What mass of urea be dissolved in `171 g` of water so as to decrease the vapour pressure of water by `5%`?

To solve the problem of finding the mass of urea that must be dissolved in 171 g of water to decrease the vapor pressure of water by 5%, we can follow these steps: ### Step 1: Understand the relationship between vapor pressure lowering and mole fraction The lowering of vapor pressure (ΔP) is given as a percentage of the original vapor pressure (P₀). In this case, the decrease is 5%, which can be expressed as: \[ \frac{\Delta P}{P_0} = 0.05 \] This lowering of vapor pressure is directly proportional to the mole fraction of the solute (urea in this case). ### Step 2: Set up the mole fraction equation Let \( N_A \) be the number of moles of water (solvent) and \( N_B \) be the number of moles of urea (solute).

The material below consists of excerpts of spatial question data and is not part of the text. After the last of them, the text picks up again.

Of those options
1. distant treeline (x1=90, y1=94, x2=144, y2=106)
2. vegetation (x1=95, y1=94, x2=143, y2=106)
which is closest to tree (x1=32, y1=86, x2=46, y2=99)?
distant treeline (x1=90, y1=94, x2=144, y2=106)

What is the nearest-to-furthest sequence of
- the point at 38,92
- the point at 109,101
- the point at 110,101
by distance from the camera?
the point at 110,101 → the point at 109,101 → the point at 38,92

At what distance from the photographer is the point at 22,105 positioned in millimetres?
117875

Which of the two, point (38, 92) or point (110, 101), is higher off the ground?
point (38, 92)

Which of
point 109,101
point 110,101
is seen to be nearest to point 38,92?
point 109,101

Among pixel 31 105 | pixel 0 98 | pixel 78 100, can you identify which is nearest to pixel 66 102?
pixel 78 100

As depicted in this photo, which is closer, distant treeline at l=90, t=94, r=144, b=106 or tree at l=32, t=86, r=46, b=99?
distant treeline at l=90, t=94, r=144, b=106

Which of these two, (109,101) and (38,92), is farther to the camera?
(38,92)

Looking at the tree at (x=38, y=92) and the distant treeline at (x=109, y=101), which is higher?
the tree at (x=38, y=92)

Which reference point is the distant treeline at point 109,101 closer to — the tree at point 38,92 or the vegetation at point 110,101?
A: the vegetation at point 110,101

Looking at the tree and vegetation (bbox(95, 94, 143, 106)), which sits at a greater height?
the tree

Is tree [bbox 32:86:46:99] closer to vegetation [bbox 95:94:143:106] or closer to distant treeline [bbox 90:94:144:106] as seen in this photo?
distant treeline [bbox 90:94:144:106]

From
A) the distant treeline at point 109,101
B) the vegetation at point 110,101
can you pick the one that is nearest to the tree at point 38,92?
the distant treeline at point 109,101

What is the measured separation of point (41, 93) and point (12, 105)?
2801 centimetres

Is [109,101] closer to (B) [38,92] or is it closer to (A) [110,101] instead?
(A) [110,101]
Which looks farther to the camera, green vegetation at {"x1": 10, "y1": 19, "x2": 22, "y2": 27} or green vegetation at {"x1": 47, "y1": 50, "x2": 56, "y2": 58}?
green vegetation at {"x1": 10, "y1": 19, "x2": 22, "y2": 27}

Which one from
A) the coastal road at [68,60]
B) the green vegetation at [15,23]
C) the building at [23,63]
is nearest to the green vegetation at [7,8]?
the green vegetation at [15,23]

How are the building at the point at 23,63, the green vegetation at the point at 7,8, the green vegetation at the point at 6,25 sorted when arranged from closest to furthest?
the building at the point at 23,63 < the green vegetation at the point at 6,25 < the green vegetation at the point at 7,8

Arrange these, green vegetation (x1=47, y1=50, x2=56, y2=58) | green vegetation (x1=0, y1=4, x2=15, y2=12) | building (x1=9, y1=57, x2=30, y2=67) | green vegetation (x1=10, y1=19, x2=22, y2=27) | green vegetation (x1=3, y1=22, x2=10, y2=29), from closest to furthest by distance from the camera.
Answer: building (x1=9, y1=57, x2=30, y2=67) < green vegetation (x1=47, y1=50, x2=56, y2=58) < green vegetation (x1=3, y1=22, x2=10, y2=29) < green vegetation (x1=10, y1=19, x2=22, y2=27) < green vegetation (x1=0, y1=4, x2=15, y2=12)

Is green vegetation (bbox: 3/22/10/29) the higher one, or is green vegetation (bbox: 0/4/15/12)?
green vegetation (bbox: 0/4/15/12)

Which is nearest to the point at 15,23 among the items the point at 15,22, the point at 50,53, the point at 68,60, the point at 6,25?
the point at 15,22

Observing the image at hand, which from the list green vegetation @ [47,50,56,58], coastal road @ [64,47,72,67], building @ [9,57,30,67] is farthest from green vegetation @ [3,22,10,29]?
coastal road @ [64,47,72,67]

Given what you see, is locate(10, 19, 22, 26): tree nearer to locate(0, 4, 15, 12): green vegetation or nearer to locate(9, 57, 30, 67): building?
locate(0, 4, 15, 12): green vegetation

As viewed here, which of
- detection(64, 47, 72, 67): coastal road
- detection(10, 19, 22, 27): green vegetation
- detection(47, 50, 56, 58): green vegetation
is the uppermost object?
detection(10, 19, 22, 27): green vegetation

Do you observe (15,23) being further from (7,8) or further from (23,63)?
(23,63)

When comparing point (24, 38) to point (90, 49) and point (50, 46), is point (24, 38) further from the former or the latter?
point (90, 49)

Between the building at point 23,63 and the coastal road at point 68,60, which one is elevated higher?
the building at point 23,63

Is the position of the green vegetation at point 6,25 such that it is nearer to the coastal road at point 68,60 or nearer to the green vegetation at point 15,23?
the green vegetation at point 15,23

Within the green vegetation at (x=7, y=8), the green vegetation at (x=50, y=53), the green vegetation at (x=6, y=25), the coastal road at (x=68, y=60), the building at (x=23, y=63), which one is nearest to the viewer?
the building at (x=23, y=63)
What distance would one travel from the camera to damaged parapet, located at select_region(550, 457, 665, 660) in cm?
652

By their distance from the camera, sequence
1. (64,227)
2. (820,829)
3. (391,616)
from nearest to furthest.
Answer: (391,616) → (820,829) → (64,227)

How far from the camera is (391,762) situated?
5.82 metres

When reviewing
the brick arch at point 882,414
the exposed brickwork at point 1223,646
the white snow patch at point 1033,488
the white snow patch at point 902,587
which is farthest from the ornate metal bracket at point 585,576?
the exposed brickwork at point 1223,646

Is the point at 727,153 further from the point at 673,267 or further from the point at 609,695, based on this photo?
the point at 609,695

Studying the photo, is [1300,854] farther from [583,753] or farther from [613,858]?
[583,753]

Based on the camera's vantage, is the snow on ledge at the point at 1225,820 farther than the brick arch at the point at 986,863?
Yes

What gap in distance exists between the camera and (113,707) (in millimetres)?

The mole fraction of the solute (urea) can be expressed as: \[ X_B = \frac{N_B}{N_A + N_B} \] Since we know that \( \Delta P/P_0 = 0.05 \), we can write: \[ X_B = 0.05 \] ### Step 3: Calculate moles of water (solvent) The number of moles of water can be calculated using its mass and molar mass. The molar mass of water (H₂O) is approximately 18 g/mol. Therefore, the number of moles of water is: \[ N_A = \frac{171 \text{ g}}{18 \text{ g/mol}} = 9.5 \text{ moles} \] ### Step 4: Substitute into the mole fraction equation Now we can substitute \( N_A \) into the mole fraction equation: \[ 0.05 = \frac{N_B}{9.5 + N_B} \] ### Step 5: Solve for \( N_B \) Cross-multiplying gives: \[ 0.05(9.5 + N_B) = N_B \] Expanding this: \[ 0.475 + 0.05N_B = N_B \] Rearranging terms: \[ 0.475 = N_B - 0.05N_B \] \[ 0.475 = 0.95N_B \] Now, solving for \( N_B \): \[ N_B = \frac{0.475}{0.95} \approx 0.5 \text{ moles} \] ### Step 6: Calculate the mass of urea Now that we have the number of moles of urea, we can find the mass of urea using its molar mass. The molar mass of urea (NH₂CONH₂) is approximately 60 g/mol. Therefore, the mass of urea (W_B) is: \[ W_B = N_B \times \text{molar mass of urea} = 0.5 \text{ moles} \times 60 \text{ g/mol} = 30 \text{ g} \] ### Final Answer The mass of urea that must be dissolved in 171 g of water to decrease the vapor pressure by 5% is **30 g**. ---